* begin *
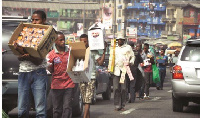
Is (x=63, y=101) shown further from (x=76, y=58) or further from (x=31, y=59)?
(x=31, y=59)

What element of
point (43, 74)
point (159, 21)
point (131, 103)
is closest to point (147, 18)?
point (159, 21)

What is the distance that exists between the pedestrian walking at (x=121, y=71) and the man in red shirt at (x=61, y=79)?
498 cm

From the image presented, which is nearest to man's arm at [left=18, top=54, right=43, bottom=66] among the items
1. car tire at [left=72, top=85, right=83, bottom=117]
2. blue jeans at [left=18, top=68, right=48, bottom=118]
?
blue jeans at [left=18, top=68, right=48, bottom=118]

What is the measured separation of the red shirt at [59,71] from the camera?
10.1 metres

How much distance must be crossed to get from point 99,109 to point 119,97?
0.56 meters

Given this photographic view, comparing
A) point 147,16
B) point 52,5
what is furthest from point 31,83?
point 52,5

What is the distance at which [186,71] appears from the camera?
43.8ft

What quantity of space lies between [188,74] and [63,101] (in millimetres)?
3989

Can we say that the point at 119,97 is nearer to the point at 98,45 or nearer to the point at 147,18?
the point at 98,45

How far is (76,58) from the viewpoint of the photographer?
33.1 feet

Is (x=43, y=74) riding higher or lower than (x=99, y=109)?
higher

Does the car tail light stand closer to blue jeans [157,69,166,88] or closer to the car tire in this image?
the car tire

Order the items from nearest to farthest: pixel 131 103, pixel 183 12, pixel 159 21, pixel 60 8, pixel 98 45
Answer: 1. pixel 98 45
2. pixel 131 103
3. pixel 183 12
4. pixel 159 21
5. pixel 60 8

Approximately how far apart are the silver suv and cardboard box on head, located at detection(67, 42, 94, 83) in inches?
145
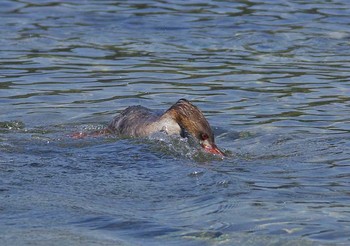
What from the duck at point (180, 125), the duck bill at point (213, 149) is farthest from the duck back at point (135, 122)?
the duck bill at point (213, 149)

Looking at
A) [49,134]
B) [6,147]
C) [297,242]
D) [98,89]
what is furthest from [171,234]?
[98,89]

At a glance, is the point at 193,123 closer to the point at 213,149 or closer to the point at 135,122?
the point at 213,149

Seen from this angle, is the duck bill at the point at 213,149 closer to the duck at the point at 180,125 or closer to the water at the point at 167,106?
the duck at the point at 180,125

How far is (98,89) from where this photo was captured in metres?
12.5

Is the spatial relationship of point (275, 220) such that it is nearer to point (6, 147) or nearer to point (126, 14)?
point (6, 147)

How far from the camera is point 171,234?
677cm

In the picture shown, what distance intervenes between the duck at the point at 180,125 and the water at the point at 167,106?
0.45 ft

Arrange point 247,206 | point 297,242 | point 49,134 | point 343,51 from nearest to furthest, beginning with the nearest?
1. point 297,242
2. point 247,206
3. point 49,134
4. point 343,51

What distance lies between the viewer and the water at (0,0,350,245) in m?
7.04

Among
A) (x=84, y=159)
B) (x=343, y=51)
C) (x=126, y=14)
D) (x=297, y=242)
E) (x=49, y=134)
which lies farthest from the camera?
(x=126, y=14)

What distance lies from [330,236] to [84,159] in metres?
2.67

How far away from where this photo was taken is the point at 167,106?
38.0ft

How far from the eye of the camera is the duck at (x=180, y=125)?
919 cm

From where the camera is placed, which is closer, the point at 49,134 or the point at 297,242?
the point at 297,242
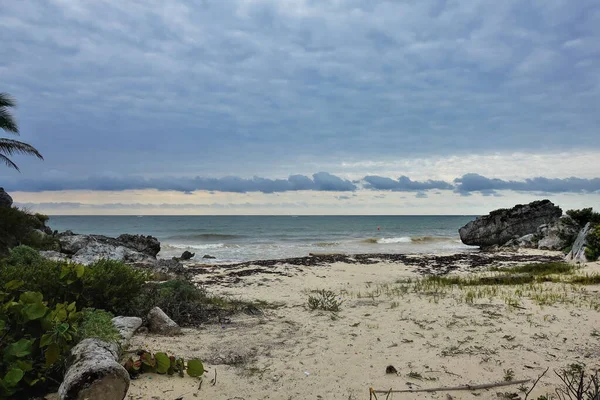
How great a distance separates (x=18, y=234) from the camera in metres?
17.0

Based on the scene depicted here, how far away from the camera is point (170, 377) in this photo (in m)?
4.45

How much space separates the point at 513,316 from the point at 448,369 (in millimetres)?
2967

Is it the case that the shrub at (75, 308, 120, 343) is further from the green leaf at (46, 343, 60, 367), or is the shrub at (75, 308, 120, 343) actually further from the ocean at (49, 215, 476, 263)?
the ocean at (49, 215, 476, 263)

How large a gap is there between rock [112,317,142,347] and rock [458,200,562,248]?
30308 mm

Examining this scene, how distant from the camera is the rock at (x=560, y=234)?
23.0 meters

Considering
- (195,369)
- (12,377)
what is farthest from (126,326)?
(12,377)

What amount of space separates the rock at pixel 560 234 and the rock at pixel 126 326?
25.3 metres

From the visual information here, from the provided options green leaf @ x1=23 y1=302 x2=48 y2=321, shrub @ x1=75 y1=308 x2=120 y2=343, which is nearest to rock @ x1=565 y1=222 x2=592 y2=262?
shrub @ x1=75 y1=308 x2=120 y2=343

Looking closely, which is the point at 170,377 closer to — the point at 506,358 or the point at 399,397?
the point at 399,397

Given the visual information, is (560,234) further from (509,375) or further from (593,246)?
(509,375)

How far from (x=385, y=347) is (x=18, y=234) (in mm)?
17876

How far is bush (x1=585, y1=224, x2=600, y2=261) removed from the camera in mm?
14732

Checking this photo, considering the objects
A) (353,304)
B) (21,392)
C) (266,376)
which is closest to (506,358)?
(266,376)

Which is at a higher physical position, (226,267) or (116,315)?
* end *
Please turn each line of the entries above into an item of a numbered list, skipping blank lines and leaving out the pictures.

1. Is (x=63, y=101) shown further from (x=76, y=58) or further from (x=31, y=59)?
2. (x=31, y=59)
3. What element of
4. point (43, 74)
5. point (159, 21)
6. point (131, 103)
7. is closest to point (147, 18)?
8. point (159, 21)
9. What is the distance that exists between the pedestrian walking at (x=121, y=71) and the man in red shirt at (x=61, y=79)?
10. 498 cm
11. From the image presented, which is nearest to man's arm at [left=18, top=54, right=43, bottom=66] among the items
12. 1. car tire at [left=72, top=85, right=83, bottom=117]
13. 2. blue jeans at [left=18, top=68, right=48, bottom=118]
14. ?
15. blue jeans at [left=18, top=68, right=48, bottom=118]
16. What is the measured separation of the red shirt at [59,71] from the camera?
17. 10.1 metres
18. How much distance must be crossed to get from point 99,109 to point 119,97?
19. 0.56 meters
20. Given this photographic view, comparing
21. A) point 147,16
22. B) point 52,5
23. what is furthest from point 31,83?
24. point 52,5
25. What is the distance at which [186,71] appears from the camera?
26. 43.8ft
27. What quantity of space lies between [188,74] and [63,101] (in millimetres)?
28. 3989
29. Can we say that the point at 119,97 is nearer to the point at 98,45 or nearer to the point at 147,18?
30. the point at 98,45
31. How far is (76,58) from the viewpoint of the photographer?
32. 33.1 feet
33. Is (x=43, y=74) riding higher or lower than (x=99, y=109)?
34. higher
35. Does the car tail light stand closer to blue jeans [157,69,166,88] or closer to the car tire in this image?
36. the car tire
37. Order the items from nearest to farthest: pixel 131 103, pixel 183 12, pixel 159 21, pixel 60 8, pixel 98 45
38. Answer: 1. pixel 98 45
39. 2. pixel 131 103
40. 3. pixel 183 12
41. 4. pixel 159 21
42. 5. pixel 60 8
43. Approximately how far apart are the silver suv and cardboard box on head, located at detection(67, 42, 94, 83) in inches?
44. 145
45. What from the duck at point (180, 125), the duck bill at point (213, 149) is farthest from the duck back at point (135, 122)?
46. the duck bill at point (213, 149)
47. Looking at
48. A) [49,134]
49. B) [6,147]
50. C) [297,242]
51. D) [98,89]
52. what is furthest from [171,234]?
53. [98,89]
54. At a glance, is the point at 193,123 closer to the point at 213,149 or closer to the point at 135,122?
55. the point at 213,149
56. Seen from this angle, is the duck bill at the point at 213,149 closer to the duck at the point at 180,125 or closer to the water at the point at 167,106?
57. the duck at the point at 180,125
58. How far is (98,89) from where this photo was captured in metres?
59. 12.5
60. Is the spatial relationship of point (275, 220) such that it is nearer to point (6, 147) or nearer to point (126, 14)?
61. point (6, 147)
62. How far from the camera is point 171,234?
63. 677cm
64. In the picture shown, what distance intervenes between the duck at the point at 180,125 and the water at the point at 167,106?
65. 0.45 ft
66. Arrange point 247,206 | point 297,242 | point 49,134 | point 343,51 from nearest to furthest, beginning with the nearest?
67. 1. point 297,242
68. 2. point 247,206
69. 3. point 49,134
70. 4. point 343,51
71. What distance lies between the viewer and the water at (0,0,350,245) in m?
72. 7.04
73. Among
74. A) (x=84, y=159)
75. B) (x=343, y=51)
76. C) (x=126, y=14)
77. D) (x=297, y=242)
78. E) (x=49, y=134)
79. which lies farthest from the camera?
80. (x=126, y=14)
81. What distance lies from [330,236] to [84,159] in metres?
82. 2.67
83. How far away from where this photo was taken is the point at 167,106?
84. 38.0ft
85. How far from the eye of the camera is the duck at (x=180, y=125)?
86. 919 cm
87. From where the camera is placed, which is closer, the point at 49,134 or the point at 297,242?
88. the point at 297,242
89. How great a distance separates (x=18, y=234) from the camera in metres?
90. 17.0
91. Based on the scene depicted here, how far away from the camera is point (170, 377) in this photo (in m)?
92. 4.45
93. How much space separates the point at 513,316 from the point at 448,369 (in millimetres)?
94. 2967
95. Is it the case that the shrub at (75, 308, 120, 343) is further from the green leaf at (46, 343, 60, 367), or is the shrub at (75, 308, 120, 343) actually further from the ocean at (49, 215, 476, 263)?
96. the ocean at (49, 215, 476, 263)
97. How large a gap is there between rock [112,317,142,347] and rock [458,200,562,248]?
98. 30308 mm
99. Examining this scene, how distant from the camera is the rock at (x=560, y=234)?
100. 23.0 meters
101. Considering
102. - (195,369)
103. - (12,377)
104. what is farthest from (126,326)?
105. (12,377)
106. What amount of space separates the rock at pixel 560 234 and the rock at pixel 126 326?
107. 25.3 metres
108. From the visual information here, from the provided options green leaf @ x1=23 y1=302 x2=48 y2=321, shrub @ x1=75 y1=308 x2=120 y2=343, which is nearest to rock @ x1=565 y1=222 x2=592 y2=262?
109. shrub @ x1=75 y1=308 x2=120 y2=343
110. Looking closely, which is the point at 170,377 closer to — the point at 506,358 or the point at 399,397?
111. the point at 399,397
112. Given the visual information, is (560,234) further from (509,375) or further from (593,246)?
113. (509,375)
114. How far from (x=385, y=347) is (x=18, y=234) (in mm)?
115. 17876
116. How far is bush (x1=585, y1=224, x2=600, y2=261) removed from the camera in mm?
117. 14732
118. Checking this photo, considering the objects
119. A) (353,304)
120. B) (21,392)
121. C) (266,376)
122. which is closest to (506,358)?
123. (266,376)
124. Which is at a higher physical position, (226,267) or (116,315)?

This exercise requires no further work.